Oh and I’m also waiting for the imminent arrival of child number three. More important, certainly, but less relavent to charity strategy!
The reason for raising the question of expectation is to wonder why it’s so rarely used as a tool of communication within the charity sector? For sales and marketing types hyping a new product it’s bread and butter. For scriptwriters and directors, the expectation or dramatic tension of an ongoing story which the reader/viewer becomes a part of is what keeps us watching.

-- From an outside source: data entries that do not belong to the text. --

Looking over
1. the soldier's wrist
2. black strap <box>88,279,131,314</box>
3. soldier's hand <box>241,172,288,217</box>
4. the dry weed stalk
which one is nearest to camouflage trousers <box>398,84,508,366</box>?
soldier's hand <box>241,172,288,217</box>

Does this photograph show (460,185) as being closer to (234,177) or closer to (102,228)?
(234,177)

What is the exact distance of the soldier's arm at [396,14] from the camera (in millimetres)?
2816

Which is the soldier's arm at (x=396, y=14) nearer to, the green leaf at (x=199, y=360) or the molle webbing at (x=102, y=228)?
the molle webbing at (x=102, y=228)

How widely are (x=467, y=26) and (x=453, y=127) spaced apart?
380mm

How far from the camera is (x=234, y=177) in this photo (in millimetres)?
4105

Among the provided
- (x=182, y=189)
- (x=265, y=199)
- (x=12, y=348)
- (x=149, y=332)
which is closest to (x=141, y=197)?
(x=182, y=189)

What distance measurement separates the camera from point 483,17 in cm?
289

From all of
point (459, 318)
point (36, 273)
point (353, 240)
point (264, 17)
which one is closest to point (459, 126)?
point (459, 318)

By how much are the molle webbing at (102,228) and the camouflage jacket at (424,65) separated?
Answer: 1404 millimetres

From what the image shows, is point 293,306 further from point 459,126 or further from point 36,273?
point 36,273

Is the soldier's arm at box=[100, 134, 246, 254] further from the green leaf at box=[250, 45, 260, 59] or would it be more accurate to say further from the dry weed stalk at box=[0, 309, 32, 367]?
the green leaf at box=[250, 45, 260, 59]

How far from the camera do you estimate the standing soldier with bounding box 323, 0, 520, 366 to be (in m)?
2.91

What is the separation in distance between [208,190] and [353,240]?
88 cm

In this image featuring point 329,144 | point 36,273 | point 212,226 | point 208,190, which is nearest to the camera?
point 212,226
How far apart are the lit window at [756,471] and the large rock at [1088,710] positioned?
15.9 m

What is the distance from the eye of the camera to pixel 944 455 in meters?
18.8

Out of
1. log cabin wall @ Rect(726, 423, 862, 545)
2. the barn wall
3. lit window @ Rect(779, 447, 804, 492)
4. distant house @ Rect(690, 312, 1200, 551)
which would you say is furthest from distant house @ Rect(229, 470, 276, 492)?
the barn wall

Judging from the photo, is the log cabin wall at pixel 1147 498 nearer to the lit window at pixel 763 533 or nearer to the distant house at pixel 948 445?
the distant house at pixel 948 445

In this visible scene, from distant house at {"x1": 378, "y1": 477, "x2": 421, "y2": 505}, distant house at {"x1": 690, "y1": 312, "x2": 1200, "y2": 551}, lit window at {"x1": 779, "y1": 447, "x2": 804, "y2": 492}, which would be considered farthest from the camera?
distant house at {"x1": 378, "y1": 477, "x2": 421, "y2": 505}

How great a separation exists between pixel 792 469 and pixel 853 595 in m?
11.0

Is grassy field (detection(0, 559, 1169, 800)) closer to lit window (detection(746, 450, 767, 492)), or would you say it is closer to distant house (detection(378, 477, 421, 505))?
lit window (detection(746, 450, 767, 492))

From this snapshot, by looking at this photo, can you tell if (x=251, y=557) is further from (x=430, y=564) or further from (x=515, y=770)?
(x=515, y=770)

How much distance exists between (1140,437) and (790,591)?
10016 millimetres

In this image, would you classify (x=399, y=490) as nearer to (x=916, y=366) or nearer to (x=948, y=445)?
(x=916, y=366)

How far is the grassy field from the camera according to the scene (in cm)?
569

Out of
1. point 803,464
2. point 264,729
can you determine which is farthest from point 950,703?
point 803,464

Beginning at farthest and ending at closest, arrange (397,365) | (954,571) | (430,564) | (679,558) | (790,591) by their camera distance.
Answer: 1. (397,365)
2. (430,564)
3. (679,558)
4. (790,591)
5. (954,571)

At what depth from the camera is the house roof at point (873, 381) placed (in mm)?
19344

Why then, when we’re communicating with supporters and donors, do we almost always see charities taking a “facts only, this is how it is” line? Surely documentary writers have blazed a trail along the line between accuracy and style which we could easily follow. What’s wrong with us telling a compelling part of the story now, and asking someone to come back and find out more? It’s easier than ever to do, and the style and language is well accepted.
Clearly we’re nervous about playing on real hardship and desperate need, about being too deliberate and manipulating in our communications. But isn’t that kind of our job? Isn’t there something we could learn about an ongoing sense of expectation which could lead to an ongoing sense of supporter engagement. What will happen to the programme I’m funding, the child I’m sponsoring, the campaign I’ve donated to? Will it work? If I care enough to give, I probably care enough to find out.